Testo estratto -
Non vi è peraltro dubbio sulla piena utilizzabilità ai fini del decidere della predetta busta paga, trattandosi di scrittura che, provenendo da parte datoriale, ben può ora far prova in giudizio a carico della stessa.

Quanto alle altre condotte sanzionate con il licenziamento in esame, rileva il Giudice che, allo stato degli atti e nella contumacia del datore di lavoro su cui gravava il relativo onere, non solo non vi è prova in giudizio della loro attribuibilità e rimproverabilità alla P., ma, ancor prima, non vi è neppure riscontro della loro precisa consistenza fattuale, nulla emergendo in merito dalla lettera di licenziamento.

Medesime osservazioni valgono pure riguardo alla mancata osservanza dell’orario di lavoro - che si dice - contestata alla P. con lettera del 22.5.2015, fermo restando che, poiché per stessa ammissione del datore di lavoro (v. lettera di licenziamento) il potere punitivo era stato già esercitato in merito con l’irrogazione della multa di tre ore, tale condotta non poteva essere sanzionata di nuovo, ostandovi i principi generali della materia.

In tale contesto, deve allora dirsi dimostrata da parte attrice l’illegittimità del recesso datoriale.

Ciò nonostante, non vi è prova in atti che il licenziamento sia avvenuto per l’unico e determinante motivo di ritorsione rispetto a legittime istanze della P..

Invero, manca la conferma in giudizio dell’asserita ostilità della parte datoriale all’esercizio, da parte della stessa, dei diritti previsti a tutela della lavoratrice madre, allegata allo scopo in ricorso, perché la prova testimoniale che di tanto avrebbe dovuto dar conto è del tutto inammissibile, nella genericità e valutatività del relativo capitolato (capp. 2 e 3).

Istruzioni del compito - Nel brano sul licenziamento, quale sanzione risulta già inflitta alla P. per la mancata osservanza dell’orario di lavoro?

Estratti di dati -
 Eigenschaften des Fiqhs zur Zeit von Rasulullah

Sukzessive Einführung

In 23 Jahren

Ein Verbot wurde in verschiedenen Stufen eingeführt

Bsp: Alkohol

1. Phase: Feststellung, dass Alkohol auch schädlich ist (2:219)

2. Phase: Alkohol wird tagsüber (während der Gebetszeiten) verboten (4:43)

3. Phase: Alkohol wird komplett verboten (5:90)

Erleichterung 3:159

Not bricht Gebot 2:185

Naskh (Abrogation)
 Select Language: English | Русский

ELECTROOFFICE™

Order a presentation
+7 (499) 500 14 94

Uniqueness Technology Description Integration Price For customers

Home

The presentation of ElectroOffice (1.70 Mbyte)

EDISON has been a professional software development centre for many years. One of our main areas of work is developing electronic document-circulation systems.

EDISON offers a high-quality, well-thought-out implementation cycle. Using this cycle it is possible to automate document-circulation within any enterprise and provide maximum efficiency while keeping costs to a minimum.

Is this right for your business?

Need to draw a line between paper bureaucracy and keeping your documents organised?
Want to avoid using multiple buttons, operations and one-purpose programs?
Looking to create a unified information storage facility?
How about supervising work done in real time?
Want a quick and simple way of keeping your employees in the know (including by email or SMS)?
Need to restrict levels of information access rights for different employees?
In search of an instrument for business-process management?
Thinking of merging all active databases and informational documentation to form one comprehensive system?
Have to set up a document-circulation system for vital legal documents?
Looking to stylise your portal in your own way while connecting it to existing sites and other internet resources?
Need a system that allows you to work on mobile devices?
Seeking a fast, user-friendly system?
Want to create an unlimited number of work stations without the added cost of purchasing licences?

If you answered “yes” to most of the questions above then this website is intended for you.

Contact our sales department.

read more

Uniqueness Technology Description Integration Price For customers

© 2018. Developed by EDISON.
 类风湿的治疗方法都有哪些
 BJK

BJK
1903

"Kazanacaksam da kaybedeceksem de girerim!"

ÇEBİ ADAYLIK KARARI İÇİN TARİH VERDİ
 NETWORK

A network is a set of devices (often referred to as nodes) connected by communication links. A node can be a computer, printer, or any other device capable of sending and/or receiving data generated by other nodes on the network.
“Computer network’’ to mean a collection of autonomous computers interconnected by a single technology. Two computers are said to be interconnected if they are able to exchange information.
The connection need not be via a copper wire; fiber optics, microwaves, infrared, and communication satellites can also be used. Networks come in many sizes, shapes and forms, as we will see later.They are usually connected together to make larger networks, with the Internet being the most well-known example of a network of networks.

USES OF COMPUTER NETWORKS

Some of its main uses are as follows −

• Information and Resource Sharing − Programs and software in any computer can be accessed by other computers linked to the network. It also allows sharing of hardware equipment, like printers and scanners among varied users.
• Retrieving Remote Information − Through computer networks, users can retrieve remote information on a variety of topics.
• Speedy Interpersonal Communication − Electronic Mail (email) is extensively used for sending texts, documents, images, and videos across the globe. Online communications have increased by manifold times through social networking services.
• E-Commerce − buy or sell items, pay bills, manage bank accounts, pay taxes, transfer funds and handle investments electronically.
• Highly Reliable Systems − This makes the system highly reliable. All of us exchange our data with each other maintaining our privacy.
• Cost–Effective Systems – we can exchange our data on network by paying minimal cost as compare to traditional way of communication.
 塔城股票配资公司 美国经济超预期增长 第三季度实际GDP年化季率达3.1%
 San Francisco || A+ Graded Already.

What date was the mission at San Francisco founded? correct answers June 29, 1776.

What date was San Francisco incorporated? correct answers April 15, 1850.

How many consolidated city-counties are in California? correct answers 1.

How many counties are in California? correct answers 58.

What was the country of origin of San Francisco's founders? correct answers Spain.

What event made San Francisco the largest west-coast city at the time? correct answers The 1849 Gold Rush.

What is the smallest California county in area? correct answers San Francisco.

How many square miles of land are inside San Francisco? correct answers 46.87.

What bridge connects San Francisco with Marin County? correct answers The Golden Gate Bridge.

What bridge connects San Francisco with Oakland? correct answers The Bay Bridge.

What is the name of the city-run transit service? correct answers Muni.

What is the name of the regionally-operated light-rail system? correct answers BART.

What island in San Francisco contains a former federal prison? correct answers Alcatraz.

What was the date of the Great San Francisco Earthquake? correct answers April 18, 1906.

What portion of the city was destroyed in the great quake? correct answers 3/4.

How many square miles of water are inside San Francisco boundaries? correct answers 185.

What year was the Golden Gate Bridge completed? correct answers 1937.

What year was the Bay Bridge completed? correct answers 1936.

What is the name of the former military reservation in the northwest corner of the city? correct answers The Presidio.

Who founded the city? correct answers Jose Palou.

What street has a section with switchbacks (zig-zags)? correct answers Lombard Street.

Risultato del compito - Una multa di tre ore.